SUPPLIED TEXT:
------------------------------
Branson launches group to tackle short-termism in business
- Published
Entrepreneur Sir Richard Branson and Kering director Jochen Zeitz have launched a non-profit group to encourage global businesses to look beyond short-term profit.
The B Team will champion "a new way of doing business that prioritises people and planet alongside profit".
Sir Richard told the BBC it was time for business to be a "force for good".
'Entrepreneurial skills'
"Business has previously been concerned with the bottom line and has not got involved in society or with the wider issues of the world," Sir Richard, founder of the Virgin Group, said.
"All businesses should become a force for good, and not just focus on short-term profit.
"The B Team is a powerful group of people and we will work together with politicians, the social sector and other organisations. We bring a wealth of entrepreneurial skills and are able to analyse problems differently."
Sir Richard said the group would be looking at specific issues, such as quarterly reporting and subsidies for fossil fuels, and big global problems like unemployment and inequality.
Mr Zeitz, formerly chief executive of Puma, said that while business is integral to society, it had "also created most of the negative environmental challenges of this century.
"The B Team will help to catalyse a shift away from the existing short-term, unsustainable mindset, towards the long-term interest of people, the planet and the wider economy".
Collateral damage
As well as turning Puma into one of the biggest sportswear firms in the world, Mr Zeitz has been instrumental in the spread of environmental profit and loss (EPnL) accounting, where companies put a cost on their impact on the environment.
Mr Zeitz told the BBC that EPnL "could be part of the solution to how we can move away from a purely financial focus [in business]."
Puma has already calculated its impact, including that of its suppliers, while the company's owner, luxury group Kering, has said all its brands will soon follow suit.
A number of other companies are looking at putting a value on their environmental impact with a view to incorporating these costs into their annual accounts. These are often referred to as externalities, or the collateral damage of doing business.
Driving this move are not just lofty ideals, proponents argue, but sound business sense.
The services and resources nature provides, such as clean water and genetic resources for life-saving drugs, are not infinite, and should no longer be considered as free, they say.
And as these resources become more scarce, businesses will have to pay to protect them, for example by regulatory instruments such as pollution taxes, or in some cases replace them.
Those companies that are taking action to reduce their environmental impact now, and therefore their associated costs, believe they will benefit in the long term.
------------------------------
REQUIRED ACTION 1:
In the article about the B Team, what reason do proponents give for saying that putting a value on environmental impact makes sound business sense?
REQUIRED ACTION 2:
Write out everything in the B Team article from "Branson launches group" down to "Virgin Group, said.".

PROVIDED RECORDS:
------------------------------
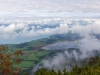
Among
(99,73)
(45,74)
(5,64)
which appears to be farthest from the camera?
(99,73)

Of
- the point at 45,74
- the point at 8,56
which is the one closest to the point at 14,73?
the point at 8,56

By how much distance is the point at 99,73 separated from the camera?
298 feet

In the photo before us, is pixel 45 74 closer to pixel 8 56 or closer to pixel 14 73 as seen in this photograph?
pixel 14 73

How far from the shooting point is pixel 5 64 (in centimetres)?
6269

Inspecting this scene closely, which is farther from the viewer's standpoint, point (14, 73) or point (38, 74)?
point (38, 74)

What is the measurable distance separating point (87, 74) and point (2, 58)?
4429cm

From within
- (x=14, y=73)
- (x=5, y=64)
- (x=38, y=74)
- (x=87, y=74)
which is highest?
(x=5, y=64)

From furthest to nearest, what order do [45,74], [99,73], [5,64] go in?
[99,73], [45,74], [5,64]

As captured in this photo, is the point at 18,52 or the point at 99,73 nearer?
the point at 18,52

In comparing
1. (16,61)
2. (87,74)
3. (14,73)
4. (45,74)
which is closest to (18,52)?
(16,61)

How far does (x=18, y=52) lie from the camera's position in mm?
64812

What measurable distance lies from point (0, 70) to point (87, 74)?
43.7 metres

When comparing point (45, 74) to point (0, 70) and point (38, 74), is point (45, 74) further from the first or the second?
point (0, 70)

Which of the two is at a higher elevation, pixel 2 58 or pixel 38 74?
------------------------------
OUTPUT 1:
Proponents argue that nature's services and resources are not infinite and should no longer be treated as free. As they become scarcer, businesses will have to pay to protect or replace them. So companies that cut their environmental impact and its costs now expect to benefit in the long term.

OUTPUT 2:
Branson launches group to tackle short-termism in business
- Published
Entrepreneur Sir Richard Branson and Kering director Jochen Zeitz have launched a non-profit group to encourage global businesses to look beyond short-term profit.
The B Team will champion "a new way of doing business that prioritises people and planet alongside profit".
Sir Richard told the BBC it was time for business to be a "force for good".
'Entrepreneurial skills'
"Business has previously been concerned with the bottom line and has not got involved in society or with the wider issues of the world," Sir Richard, founder of the Virgin Group, said.